Bunun bütün yemek boyunca böyle devam ettiğini düşündünüz, galiba? Melisa'nın bana deliymişim gibi bakacağını bilmesem, kesinlikle size gülerdim. Biz bu gece çene kaslarımız ağrıyana kadar konuştuk oysa. Herşeyden bahsettik. Öyle ki, ben uzun zaman sonra, ilk defa bu kadar çok eğlenmiştim. Gecenin sonuna doğru, artık ona anlatmak istedim. Ondan yardım istemek, benim derdime çare olmasını istedim. Fakat bunu nasıl yapacağım konusunda hiçbir fikrim yoktu.

En iyisi herşeyi olduğu gibi söylemek, diye düşündüm. Hayatımda yalana, dolana yer yoktu benim. Asla olmamıştı. Bu yüzden derdimi açıkça anlatmak, benim için en iyi seçenekti.

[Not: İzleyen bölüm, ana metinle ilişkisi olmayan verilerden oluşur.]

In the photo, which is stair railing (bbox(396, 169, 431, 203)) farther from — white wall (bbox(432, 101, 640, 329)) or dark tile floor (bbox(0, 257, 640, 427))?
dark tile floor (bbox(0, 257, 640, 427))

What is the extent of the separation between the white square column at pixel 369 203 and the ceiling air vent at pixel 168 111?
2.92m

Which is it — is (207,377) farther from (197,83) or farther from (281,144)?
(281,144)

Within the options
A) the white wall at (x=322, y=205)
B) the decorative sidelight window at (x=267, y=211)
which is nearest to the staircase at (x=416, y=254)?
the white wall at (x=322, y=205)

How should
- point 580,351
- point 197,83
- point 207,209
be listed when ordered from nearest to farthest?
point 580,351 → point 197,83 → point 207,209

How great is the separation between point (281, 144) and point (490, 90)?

"Aslında, benim bir sıkıntım var." dediğimde yüzündeki gülüş dondu. Söyleyeceklerimi ilgiyle dinlediğini belli edercesine ellerini masanın üzerinde birleştirdi."Benim bir kızım var, annesiyle görüşmüyoruz. O annesiyle hiç tanışmadı." dediğimde gözlerine yaşların geldiğini gördüm. Göründüğünden de hassastı anlaşılan." Ben, bunu senden istemenin ne kadar doğru olduğunu bilmiyorum. Senden sadece bir süre kızıma annesi gibi davranmanı istiyorum. Onunla sadece bir yemek yesen bile olur. Onu hemen buraya getirtebilirim." dedim. Ellerini masadan çekip kucağına koydu. Başını eğdiğinde gözünden düşen bir damla yaşı gördüm. "Bunu yapamk zorunda olmadığını biliyorsun. Eğer yapmak istersen çok sevinirim. Yaren'e sadece, bugün benimle olduğun gibi olsan bile, o bunu yıllarca unutmayacaktır." dedim hala cevap vermediğini farkettiğimde. Zor birşey istemiştim. Hatta belki de böyle bir düşünceyi aklımdan bile geçirmemeliydim. Ama söz ağzımdan çıkmıştı bir kere, şimdi beni sözümden döndürecek tek şey onun bunu kabul etmemesi olurdu.